### Available data

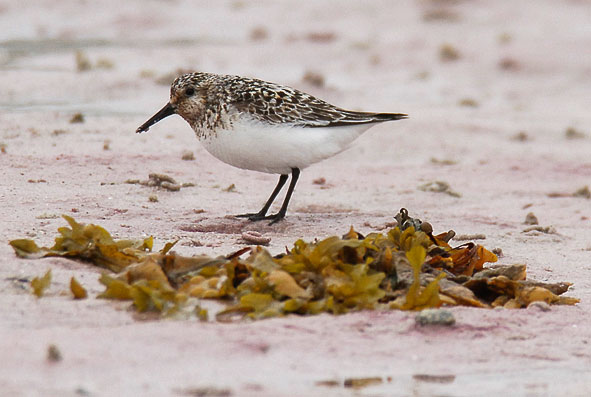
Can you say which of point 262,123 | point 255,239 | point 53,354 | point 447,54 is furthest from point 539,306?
point 447,54

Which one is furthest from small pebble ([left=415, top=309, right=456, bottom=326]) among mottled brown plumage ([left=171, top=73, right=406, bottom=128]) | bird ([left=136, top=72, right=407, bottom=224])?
mottled brown plumage ([left=171, top=73, right=406, bottom=128])

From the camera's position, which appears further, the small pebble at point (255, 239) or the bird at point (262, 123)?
the bird at point (262, 123)

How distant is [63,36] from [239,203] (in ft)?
28.3

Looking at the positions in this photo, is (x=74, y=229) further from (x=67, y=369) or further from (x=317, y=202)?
(x=317, y=202)

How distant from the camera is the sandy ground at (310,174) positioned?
13.9 ft

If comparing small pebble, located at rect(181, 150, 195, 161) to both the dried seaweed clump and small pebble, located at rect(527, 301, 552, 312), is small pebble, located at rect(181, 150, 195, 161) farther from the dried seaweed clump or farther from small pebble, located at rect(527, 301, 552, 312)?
small pebble, located at rect(527, 301, 552, 312)

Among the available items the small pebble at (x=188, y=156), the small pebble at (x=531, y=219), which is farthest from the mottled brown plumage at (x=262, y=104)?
the small pebble at (x=188, y=156)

######

What you are asked to do >>
Count the lines in the data above that contain the string "rect", and reply with the number alone.

Written response >>
2